→ Set task: Copy every one of the items below word for word, keeping each line and its order unchanged.

------------

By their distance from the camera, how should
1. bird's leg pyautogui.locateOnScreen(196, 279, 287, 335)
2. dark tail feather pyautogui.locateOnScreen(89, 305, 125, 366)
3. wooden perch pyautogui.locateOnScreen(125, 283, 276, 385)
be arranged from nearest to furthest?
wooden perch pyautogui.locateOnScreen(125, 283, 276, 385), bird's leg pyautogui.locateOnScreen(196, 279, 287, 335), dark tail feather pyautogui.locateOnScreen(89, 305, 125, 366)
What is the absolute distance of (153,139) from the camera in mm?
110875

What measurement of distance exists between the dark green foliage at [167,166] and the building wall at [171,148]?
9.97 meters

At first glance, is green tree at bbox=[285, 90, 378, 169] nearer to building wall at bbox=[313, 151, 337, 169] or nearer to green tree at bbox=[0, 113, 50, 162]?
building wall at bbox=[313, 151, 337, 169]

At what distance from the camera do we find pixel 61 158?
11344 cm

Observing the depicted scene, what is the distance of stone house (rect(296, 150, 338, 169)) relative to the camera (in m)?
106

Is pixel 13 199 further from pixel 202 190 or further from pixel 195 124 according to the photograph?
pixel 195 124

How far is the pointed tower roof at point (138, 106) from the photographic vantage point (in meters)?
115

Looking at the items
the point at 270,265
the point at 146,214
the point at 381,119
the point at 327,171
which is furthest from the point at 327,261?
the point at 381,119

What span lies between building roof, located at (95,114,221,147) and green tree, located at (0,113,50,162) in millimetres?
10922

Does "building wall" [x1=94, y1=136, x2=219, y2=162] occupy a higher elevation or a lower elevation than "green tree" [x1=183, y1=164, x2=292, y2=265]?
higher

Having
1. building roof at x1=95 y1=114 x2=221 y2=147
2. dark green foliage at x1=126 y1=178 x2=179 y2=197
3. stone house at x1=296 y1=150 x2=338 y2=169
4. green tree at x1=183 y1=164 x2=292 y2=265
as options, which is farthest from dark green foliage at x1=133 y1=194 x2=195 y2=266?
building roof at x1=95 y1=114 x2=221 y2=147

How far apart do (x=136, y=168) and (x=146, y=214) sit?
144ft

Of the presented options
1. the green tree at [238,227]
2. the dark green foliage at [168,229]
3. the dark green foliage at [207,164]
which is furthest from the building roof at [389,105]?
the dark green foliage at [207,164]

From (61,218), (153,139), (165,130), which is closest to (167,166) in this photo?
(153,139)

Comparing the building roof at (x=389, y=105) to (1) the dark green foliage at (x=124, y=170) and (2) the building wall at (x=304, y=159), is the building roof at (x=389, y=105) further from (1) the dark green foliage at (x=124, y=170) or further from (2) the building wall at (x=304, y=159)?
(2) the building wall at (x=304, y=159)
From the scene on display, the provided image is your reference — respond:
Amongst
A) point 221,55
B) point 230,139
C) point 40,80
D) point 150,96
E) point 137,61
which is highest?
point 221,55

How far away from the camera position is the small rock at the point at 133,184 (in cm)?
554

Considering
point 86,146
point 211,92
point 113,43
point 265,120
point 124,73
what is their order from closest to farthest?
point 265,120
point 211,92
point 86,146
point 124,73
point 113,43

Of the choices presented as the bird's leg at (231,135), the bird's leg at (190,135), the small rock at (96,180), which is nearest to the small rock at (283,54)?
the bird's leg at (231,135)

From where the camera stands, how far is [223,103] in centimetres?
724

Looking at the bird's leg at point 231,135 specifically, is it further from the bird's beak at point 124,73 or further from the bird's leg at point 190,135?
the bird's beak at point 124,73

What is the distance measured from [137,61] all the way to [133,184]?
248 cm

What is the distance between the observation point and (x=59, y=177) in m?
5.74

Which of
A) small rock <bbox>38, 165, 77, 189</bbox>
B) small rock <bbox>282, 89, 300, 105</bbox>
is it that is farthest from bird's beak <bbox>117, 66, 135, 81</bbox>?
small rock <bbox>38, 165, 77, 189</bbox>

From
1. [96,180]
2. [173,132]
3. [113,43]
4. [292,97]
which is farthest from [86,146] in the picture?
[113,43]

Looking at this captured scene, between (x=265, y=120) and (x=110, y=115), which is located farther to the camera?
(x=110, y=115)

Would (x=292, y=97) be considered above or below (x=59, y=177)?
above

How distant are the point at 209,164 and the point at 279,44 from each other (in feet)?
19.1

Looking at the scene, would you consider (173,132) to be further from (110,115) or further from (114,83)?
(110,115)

------------

→ Response to this exercise:
By their distance from the camera, how should
1. bird's leg pyautogui.locateOnScreen(196, 279, 287, 335)
2. dark tail feather pyautogui.locateOnScreen(89, 305, 125, 366)
3. wooden perch pyautogui.locateOnScreen(125, 283, 276, 385)
be arranged from nearest to furthest?
wooden perch pyautogui.locateOnScreen(125, 283, 276, 385), bird's leg pyautogui.locateOnScreen(196, 279, 287, 335), dark tail feather pyautogui.locateOnScreen(89, 305, 125, 366)
What is the absolute distance of (153,139) from the camera in mm?
110875

What measurement of distance exists between the dark green foliage at [167,166] and the building wall at [171,148]?
9.97 meters

At first glance, is green tree at bbox=[285, 90, 378, 169] nearer to building wall at bbox=[313, 151, 337, 169] or nearer to green tree at bbox=[0, 113, 50, 162]?
building wall at bbox=[313, 151, 337, 169]

At what distance from the camera do we find pixel 61 158?
11344 cm

Observing the depicted scene, what is the distance of stone house (rect(296, 150, 338, 169)) relative to the camera (in m)?
106

Is pixel 13 199 further from pixel 202 190 or further from pixel 195 124 according to the photograph?
pixel 195 124

How far is the pointed tower roof at point (138, 106) from the photographic vantage point (in meters)?
115

Looking at the items
the point at 270,265
the point at 146,214
the point at 381,119
the point at 327,171
which is furthest from the point at 327,261?
the point at 381,119

What span lies between building roof, located at (95,114,221,147) and green tree, located at (0,113,50,162) in millimetres?
10922

Does "building wall" [x1=94, y1=136, x2=219, y2=162] occupy a higher elevation or a lower elevation than "green tree" [x1=183, y1=164, x2=292, y2=265]?
higher

Having
1. building roof at x1=95 y1=114 x2=221 y2=147
2. dark green foliage at x1=126 y1=178 x2=179 y2=197
3. stone house at x1=296 y1=150 x2=338 y2=169
4. green tree at x1=183 y1=164 x2=292 y2=265
as options, which is farthest from dark green foliage at x1=133 y1=194 x2=195 y2=266?
building roof at x1=95 y1=114 x2=221 y2=147

How far apart do (x=136, y=168) and (x=146, y=214) sit?
144ft

Of the presented options
1. the green tree at [238,227]
2. the dark green foliage at [168,229]
3. the dark green foliage at [207,164]
which is furthest from the building roof at [389,105]?
the dark green foliage at [207,164]

From (61,218), (153,139), (165,130), which is closest to (167,166) in this photo?
(153,139)

Comparing the building roof at (x=389, y=105) to (1) the dark green foliage at (x=124, y=170) and (2) the building wall at (x=304, y=159), is the building roof at (x=389, y=105) further from (1) the dark green foliage at (x=124, y=170) or further from (2) the building wall at (x=304, y=159)?
(2) the building wall at (x=304, y=159)
From the scene on display, the provided image is your reference — respond:
Amongst
A) point 221,55
B) point 230,139
C) point 40,80
D) point 150,96
E) point 137,61
which is highest?
point 221,55

How far away from the camera position is the small rock at the point at 133,184 (in cm)?
554

Considering
point 86,146
point 211,92
point 113,43
point 265,120
point 124,73
what is their order from closest to farthest?
point 265,120
point 211,92
point 86,146
point 124,73
point 113,43

Of the choices presented as the bird's leg at (231,135), the bird's leg at (190,135), the small rock at (96,180), which is nearest to the small rock at (283,54)?
the bird's leg at (231,135)

From where the camera stands, how far is [223,103] in centimetres?
724

Looking at the bird's leg at point 231,135 specifically, is it further from the bird's beak at point 124,73 or further from the bird's leg at point 190,135?
the bird's beak at point 124,73

What is the distance measured from [137,61] all the way to [133,184]?
248 cm

What is the distance between the observation point and (x=59, y=177) in m?
5.74

Which of
A) small rock <bbox>38, 165, 77, 189</bbox>
B) small rock <bbox>282, 89, 300, 105</bbox>
is it that is farthest from bird's beak <bbox>117, 66, 135, 81</bbox>?
small rock <bbox>38, 165, 77, 189</bbox>

From
1. [96,180]
2. [173,132]
3. [113,43]
4. [292,97]
which is farthest from [86,146] in the picture?
[113,43]

Looking at this captured scene, between (x=265, y=120) and (x=110, y=115), which is located farther to the camera?
(x=110, y=115)

Would (x=292, y=97) be considered above or below (x=59, y=177)?
above

How distant are the point at 209,164 and the point at 279,44 from each other (in feet)?
19.1

Looking at the scene, would you consider (173,132) to be further from (110,115) or further from (114,83)?
(110,115)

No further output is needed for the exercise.